La question du déplacement temporel des décès, attribuable à une exposition aux polluants atmosphériques, a été examinée dans plusieurs études de la mortalité associée à une exposition aiguë. Même si leur analyse et leur interprétation s’avèrent difficiles, les études portant sur cette question (qui prolongent habituellement la période d’analyse de plusieurs jours à quelques semaines) n’ont pas réussi à démontrer clairement que le délai avant le décès avait été seulement écourté brièvement. Il s’agit d’une conclusion importante, car un décalage de quelques jours seulement est peu significatif sur le plan de la santé publique. Ces résultats appuient l’hypothèse voulant que l’exposition à la pollution atmosphérique affecte considérablement la date du décès, et que ces décès ne surviennent pas chez des personnes fragiles déjà en fin de vie et dont le décès ne s’est produit que quelques jours plus tôt. L’exposition à court terme à la pollution atmosphérique semble plutôt devancer la date de décès des personnes sensibles de l’ordre de quelques semaines ou mois.

Études d’intervention

Au cours des dix dernières années tout particulièrement, les occasions d’examiner les bienfaits pour la santé publique d’une réduction (intentionnelle ou non) de la pollution atmosphérique se sont multipliées. À trois occasions, on a enregistré une réduction très importante de la pollution atmosphérique due aux particules pendant une période suffisamment longue pour permettre l’étude des bienfaits de cette diminution sur la santé du point de vue du taux de mortalité. Dans chacun des cas (soit lors d’une grève dans une usine sidérurgique de la vallée de l’Utah, d’une interdiction d’utiliser du charbon pour le chauffage domestique à Dublin et d’une amélioration considérable de la qualité du carburant à Hong Kong), la pollution associée aux particules ambiantes a chuté rapidement et de manière prolongée. Une analyse ultérieure a démontré une diminution concomitante de la mortalité (et d’autres effets néfastes). D’autres études ont révélé que l’accumulation progressive de mesures visant un plus grand nombre de sources différentes, comme celles adoptées au cours des 30 dernières années en Amérique du Nord et en Europe, a également permis de réduire les concentrations de particules et entraîné une baisse de la mortalité d’origine cardiovasculaire et respiratoire et des symptômes respiratoires chez les enfants.
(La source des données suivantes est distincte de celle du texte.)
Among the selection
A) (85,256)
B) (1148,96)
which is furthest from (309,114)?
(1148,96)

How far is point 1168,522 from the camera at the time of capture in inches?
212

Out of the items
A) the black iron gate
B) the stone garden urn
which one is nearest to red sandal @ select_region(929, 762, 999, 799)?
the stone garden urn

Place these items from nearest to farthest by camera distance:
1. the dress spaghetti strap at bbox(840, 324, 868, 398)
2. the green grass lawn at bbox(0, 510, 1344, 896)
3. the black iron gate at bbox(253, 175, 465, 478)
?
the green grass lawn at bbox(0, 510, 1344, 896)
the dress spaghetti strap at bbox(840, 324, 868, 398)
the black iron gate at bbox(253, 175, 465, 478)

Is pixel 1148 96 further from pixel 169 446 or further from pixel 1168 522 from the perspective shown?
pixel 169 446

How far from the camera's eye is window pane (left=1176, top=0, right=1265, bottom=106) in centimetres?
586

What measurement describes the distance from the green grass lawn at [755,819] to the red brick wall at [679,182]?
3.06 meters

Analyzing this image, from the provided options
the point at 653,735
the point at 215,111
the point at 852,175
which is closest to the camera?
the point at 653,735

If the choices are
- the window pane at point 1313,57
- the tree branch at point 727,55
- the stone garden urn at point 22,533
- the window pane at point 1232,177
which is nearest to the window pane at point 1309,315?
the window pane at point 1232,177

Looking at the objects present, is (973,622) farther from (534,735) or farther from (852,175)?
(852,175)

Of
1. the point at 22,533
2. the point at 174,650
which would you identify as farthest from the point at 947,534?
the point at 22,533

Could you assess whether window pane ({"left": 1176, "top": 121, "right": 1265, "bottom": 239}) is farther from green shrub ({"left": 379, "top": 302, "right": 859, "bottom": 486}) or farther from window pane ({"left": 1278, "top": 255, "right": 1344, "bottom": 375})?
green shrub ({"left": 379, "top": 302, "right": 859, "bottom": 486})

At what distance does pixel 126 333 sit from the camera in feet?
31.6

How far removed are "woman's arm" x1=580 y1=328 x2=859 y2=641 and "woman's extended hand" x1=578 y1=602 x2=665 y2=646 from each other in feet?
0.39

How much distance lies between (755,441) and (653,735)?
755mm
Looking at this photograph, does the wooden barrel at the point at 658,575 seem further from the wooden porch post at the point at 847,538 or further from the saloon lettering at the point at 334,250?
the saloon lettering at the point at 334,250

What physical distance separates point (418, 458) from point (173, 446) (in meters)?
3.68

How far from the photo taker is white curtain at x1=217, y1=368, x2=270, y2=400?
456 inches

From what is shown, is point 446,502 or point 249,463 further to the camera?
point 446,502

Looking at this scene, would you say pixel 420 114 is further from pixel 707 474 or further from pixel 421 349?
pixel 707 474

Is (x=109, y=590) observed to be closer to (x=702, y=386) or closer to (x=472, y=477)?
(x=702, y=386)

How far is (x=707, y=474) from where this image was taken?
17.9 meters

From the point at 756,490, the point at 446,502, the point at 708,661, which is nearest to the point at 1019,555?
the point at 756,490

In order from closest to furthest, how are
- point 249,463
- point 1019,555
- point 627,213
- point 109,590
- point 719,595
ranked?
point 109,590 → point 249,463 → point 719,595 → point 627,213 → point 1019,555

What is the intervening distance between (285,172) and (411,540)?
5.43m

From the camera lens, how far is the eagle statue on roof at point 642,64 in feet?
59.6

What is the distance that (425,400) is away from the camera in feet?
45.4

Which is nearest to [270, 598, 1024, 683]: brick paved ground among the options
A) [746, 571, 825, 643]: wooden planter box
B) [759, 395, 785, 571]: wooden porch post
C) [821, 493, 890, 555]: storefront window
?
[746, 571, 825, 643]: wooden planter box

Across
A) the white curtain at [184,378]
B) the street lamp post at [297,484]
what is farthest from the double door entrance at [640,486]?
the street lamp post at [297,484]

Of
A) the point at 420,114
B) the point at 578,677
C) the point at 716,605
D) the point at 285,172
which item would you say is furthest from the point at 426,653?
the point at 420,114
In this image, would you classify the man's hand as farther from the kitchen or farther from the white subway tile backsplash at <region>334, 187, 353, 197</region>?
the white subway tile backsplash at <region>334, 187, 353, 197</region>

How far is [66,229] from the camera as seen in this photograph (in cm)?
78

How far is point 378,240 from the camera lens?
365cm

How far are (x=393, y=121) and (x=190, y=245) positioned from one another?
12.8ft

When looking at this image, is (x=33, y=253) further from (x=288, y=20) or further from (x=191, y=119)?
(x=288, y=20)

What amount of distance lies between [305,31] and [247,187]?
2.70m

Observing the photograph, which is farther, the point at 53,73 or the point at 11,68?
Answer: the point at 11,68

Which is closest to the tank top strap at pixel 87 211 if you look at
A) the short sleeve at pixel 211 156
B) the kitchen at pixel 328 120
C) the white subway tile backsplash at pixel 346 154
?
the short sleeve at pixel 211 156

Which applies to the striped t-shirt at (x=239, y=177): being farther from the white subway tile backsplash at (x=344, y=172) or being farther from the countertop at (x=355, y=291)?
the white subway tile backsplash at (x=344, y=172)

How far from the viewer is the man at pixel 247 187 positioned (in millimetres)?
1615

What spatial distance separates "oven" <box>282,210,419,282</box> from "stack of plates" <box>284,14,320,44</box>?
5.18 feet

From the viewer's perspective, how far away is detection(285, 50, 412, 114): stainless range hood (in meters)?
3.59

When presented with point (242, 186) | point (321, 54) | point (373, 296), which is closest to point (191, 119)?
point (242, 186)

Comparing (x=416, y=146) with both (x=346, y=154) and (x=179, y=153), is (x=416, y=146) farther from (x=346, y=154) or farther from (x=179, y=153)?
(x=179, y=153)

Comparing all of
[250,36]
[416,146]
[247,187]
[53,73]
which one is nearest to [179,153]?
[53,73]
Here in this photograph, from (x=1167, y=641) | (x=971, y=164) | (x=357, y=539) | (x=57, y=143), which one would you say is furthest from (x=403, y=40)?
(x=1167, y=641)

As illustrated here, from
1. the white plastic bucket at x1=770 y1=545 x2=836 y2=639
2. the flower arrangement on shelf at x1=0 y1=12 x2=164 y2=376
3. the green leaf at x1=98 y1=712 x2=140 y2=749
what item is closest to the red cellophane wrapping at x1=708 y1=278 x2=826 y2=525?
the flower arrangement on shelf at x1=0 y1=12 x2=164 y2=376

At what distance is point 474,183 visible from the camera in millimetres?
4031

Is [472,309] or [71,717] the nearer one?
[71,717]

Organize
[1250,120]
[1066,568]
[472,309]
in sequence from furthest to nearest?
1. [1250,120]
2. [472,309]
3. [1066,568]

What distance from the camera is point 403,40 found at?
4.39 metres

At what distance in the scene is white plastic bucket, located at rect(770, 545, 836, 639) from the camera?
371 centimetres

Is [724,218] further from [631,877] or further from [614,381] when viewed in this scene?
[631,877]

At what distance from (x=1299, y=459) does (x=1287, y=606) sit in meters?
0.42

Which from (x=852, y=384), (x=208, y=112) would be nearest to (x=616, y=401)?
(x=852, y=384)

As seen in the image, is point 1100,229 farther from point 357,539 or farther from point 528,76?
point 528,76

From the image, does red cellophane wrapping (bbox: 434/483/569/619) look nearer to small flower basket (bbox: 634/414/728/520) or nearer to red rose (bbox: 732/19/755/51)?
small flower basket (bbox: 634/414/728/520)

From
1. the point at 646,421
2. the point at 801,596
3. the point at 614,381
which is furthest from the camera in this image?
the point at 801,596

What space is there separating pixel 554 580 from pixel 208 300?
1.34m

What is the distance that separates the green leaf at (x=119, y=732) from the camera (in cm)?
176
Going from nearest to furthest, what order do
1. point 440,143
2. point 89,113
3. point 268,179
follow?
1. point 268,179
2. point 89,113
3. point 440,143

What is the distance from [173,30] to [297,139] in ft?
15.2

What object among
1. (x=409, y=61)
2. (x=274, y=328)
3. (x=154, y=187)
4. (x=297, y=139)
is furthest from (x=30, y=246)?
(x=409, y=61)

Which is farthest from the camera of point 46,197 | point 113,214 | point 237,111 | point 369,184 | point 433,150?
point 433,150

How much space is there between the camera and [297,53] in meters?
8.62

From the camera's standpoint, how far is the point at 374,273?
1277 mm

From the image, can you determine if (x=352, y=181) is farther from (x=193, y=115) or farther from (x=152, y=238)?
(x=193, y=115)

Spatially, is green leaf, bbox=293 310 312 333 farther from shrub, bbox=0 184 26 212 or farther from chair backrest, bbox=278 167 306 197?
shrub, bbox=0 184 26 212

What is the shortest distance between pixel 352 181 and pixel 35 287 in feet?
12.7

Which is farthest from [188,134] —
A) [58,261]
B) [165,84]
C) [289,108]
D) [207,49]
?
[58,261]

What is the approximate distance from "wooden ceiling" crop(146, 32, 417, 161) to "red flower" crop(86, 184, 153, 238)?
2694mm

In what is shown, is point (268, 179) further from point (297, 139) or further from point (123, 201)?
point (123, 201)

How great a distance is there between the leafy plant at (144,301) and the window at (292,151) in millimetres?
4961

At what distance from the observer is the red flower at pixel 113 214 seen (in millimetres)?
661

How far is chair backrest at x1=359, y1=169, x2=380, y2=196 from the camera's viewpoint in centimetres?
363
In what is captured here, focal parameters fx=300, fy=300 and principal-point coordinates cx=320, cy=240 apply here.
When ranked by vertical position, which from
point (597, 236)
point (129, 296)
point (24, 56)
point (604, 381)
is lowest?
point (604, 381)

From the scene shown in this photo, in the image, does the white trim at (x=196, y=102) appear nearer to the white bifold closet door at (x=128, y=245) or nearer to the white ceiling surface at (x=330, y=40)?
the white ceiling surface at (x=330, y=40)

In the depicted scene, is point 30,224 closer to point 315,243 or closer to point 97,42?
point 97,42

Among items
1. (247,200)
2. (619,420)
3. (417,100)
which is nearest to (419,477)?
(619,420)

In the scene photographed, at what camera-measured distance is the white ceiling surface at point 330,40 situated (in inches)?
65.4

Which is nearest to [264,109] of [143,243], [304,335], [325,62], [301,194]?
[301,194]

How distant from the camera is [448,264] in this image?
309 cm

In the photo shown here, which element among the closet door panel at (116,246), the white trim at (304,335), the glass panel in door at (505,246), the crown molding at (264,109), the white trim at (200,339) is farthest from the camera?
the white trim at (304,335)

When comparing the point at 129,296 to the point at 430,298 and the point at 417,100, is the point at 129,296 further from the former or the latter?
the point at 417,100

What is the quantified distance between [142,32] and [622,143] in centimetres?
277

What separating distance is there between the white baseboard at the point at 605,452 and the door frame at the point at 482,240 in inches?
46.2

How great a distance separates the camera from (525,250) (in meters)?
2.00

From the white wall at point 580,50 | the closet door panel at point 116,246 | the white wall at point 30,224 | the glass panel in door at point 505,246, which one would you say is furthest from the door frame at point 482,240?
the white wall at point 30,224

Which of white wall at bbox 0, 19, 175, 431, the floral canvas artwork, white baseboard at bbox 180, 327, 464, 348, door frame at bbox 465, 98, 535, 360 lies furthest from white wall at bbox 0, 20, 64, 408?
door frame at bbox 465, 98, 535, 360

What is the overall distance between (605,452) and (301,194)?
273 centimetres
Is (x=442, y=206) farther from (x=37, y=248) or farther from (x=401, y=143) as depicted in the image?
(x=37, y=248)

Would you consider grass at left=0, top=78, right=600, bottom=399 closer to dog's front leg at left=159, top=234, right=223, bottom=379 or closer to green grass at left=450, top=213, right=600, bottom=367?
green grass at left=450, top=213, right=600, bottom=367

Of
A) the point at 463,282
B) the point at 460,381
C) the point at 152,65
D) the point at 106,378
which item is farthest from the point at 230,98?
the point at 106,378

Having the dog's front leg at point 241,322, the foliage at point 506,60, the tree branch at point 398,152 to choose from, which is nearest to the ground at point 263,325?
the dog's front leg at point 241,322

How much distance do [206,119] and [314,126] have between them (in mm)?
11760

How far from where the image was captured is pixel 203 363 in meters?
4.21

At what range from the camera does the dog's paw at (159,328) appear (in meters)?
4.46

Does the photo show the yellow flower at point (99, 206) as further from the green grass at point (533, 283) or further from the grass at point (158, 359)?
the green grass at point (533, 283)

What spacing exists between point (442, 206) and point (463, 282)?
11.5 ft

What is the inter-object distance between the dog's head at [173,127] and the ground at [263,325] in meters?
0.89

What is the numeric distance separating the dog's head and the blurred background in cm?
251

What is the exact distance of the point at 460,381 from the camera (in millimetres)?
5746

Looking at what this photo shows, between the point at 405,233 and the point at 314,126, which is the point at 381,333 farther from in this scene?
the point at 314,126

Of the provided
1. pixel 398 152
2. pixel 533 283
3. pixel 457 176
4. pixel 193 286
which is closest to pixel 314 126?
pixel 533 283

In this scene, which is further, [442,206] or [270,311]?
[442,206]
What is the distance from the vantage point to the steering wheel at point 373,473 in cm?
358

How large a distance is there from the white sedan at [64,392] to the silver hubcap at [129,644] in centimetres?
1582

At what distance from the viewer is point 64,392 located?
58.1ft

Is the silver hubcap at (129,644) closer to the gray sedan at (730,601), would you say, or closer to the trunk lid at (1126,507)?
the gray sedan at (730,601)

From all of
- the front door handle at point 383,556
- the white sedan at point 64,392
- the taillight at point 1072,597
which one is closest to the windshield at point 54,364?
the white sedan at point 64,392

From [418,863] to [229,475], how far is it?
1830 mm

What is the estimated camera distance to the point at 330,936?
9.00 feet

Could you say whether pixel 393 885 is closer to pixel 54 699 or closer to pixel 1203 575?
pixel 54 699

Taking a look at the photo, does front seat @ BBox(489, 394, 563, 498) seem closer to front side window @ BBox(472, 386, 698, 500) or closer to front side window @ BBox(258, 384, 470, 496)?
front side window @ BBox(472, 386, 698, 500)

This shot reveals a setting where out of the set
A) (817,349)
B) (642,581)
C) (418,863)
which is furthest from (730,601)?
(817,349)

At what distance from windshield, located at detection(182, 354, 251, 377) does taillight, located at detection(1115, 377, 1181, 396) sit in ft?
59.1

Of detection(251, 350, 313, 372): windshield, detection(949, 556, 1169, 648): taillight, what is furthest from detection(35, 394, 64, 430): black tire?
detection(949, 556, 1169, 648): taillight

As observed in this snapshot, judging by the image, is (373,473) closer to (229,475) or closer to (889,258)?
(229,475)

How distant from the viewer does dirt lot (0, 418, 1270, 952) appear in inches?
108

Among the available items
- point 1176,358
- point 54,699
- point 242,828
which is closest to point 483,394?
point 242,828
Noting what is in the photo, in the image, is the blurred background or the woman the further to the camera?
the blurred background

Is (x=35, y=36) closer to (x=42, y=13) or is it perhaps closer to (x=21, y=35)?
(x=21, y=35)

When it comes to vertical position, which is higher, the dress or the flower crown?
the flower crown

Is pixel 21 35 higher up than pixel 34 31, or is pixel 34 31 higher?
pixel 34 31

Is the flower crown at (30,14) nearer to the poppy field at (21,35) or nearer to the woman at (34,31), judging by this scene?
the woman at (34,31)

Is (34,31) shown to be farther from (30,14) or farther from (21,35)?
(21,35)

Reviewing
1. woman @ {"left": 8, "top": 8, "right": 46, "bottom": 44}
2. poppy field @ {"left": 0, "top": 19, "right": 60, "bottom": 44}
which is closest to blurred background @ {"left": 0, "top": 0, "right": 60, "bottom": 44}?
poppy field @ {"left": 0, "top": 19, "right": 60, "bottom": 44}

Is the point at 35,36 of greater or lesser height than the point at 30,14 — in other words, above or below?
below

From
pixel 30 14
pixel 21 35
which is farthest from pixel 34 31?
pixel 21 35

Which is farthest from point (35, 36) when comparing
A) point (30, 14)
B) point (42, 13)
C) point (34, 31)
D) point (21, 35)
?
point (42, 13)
Malgré les limites inhérentes à la méthodologie utilisée, ces études viennent appuyer les observations faites dans les analyses épidémiologiques présentées précédemment.

Conclusions

Dans l’ensemble, les études plus récentes ont confirmé les résultats antérieurs et ont également permis de mieux comprendre l’impact des particules et de l’ozone sur la mortalité prématurée. La confirmation des impacts d’une exposition à long terme aux particules et l’orientation que ce constat donne à l’adoption d’un objectif de qualité de l’air ambiant fondé sur cette relation (c.-à-d. une norme annuelle) revêtent une importance particulière. Bien que les pointes quotidiennes de pollution atmosphérique aient des effets importants et justifient l’établissement de normes visant les courtes durées (24 heures ou moins), l’exposition à long terme s’accompagne d’effets considérablement plus importants. Étant donné que les mesures de gestion des risques liés à une exposition prolongée peuvent différer de celles qui sont associées à une exposition à court terme, il apparaît justifié d’adopter ces deux types de normes. Les résultats associés aux effets cardiovasculaires, y compris les critères d’évaluation précis tels que les cardiopathies ischémiques, indiquent que l’appareil respiratoire, premier point d’impact de la pollution, n’est pas le seul système à subir les effets néfastes de la pollution atmosphérique. En outre, bon nombre des résultats indiquent que les particules contribuent à l’apparition de cardiopathies en plus d’exacerber les maladies préexistantes.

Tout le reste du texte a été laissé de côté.